[TRAVAIL DEMANDÉ] Dans le texte sur James Duke, quel âge a-t-il lorsqu'il reprend l'entreprise familiale ?

James Duke, père de la cigarette
moderne et pionnier de la mondialisation.
Big Browser. 14-11-2012. Le Monde.
James Duke. Fuente: BBC.
Le site de la BBC
consacre un long sujet à James Duke, le père de la cigarette moderne. Le
fondateur de l'université du même nom a non seulement permis
l'industrialisation de la cigarette sous la forme cylindrique qu'on lui connaît
aujourd'hui, mais il a également été un pionnier dans le marketing et le
système de distribution qui ont conduit à son implantation sur tous les
continents. En 1880, à l'âge de 24 ans, James Duke reprend l’entreprise
familiale de cigarettes à rouler, dans ce qui était alors une niche dans
l'industrie du tabac. Ce n'est que deux ans plus tard, lorsqu'il rencontre un
jeune mécanicien, James Bonsack, que son aventure démarre.Ce dernier lui fait
part de son idée de mécaniser la production de cigarettes et lui présente les
plans de sa nouvelle machine. Duke est de suite convaincu que les gens ne
demanderont qu'à fumer ces cigarettes parfaitement symétriques, fabriquées en
série, plutôt que les cigarettes artisanales ou les cigares, moins hygiéniques,
conçus à la main et avec de la salive humaine. Il a le nez creux. Cette
invention de Bonsack va révolutionner l'industrie de la cigarette.

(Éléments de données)
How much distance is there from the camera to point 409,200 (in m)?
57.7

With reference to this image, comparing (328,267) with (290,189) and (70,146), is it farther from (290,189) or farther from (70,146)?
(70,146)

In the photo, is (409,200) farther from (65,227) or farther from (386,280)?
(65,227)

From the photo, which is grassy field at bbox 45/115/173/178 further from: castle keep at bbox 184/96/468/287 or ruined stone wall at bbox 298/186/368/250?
--
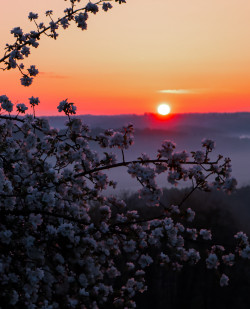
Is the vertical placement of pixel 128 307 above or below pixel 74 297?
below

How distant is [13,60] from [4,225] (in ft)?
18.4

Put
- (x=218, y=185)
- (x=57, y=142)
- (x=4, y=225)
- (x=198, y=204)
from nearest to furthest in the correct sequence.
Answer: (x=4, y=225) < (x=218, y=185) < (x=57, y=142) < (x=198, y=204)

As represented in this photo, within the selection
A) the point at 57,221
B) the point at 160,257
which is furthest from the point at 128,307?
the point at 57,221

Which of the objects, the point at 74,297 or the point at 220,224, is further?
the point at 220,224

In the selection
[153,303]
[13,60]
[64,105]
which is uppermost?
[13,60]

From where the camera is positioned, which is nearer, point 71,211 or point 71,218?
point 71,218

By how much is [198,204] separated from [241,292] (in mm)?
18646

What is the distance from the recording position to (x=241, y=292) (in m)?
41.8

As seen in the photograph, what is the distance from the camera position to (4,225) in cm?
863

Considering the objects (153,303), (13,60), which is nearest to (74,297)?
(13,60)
* * *
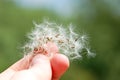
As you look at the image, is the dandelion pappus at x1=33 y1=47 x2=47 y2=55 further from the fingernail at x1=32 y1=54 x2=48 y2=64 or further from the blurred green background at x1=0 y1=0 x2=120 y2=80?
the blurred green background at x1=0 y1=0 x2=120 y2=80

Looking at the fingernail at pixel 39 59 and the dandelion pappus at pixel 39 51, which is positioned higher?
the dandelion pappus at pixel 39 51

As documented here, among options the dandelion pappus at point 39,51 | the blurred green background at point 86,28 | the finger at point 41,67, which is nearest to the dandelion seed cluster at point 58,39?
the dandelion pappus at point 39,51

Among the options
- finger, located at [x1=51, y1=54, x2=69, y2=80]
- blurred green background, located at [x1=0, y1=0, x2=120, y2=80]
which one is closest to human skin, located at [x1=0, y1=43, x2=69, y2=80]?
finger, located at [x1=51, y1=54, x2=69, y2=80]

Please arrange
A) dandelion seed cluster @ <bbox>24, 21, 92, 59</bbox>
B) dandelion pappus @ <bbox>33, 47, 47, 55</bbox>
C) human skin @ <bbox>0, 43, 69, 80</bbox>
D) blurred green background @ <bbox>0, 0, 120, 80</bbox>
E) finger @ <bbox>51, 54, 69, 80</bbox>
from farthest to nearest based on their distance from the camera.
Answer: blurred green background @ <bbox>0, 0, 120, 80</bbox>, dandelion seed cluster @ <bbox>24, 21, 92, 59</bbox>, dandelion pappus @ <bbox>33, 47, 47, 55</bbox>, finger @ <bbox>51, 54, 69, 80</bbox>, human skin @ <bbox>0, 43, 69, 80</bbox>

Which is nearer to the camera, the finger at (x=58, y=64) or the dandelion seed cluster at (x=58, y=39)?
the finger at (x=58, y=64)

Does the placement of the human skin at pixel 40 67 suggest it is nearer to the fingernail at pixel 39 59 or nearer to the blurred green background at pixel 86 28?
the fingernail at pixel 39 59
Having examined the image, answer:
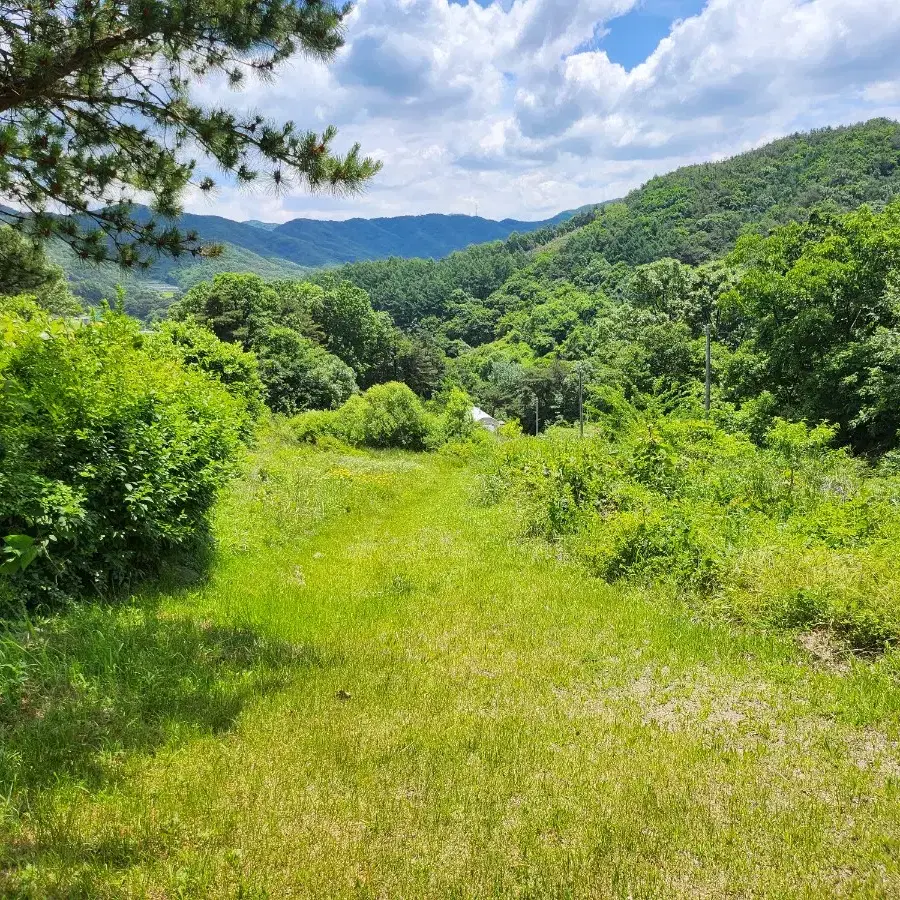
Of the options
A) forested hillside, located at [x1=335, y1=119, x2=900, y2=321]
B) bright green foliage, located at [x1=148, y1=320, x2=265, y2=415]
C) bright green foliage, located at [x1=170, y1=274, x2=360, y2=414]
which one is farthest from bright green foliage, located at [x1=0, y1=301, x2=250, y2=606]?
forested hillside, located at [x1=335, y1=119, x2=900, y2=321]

[RÉPONSE RÉDIGÉE] Il a 24 ans, en 1880.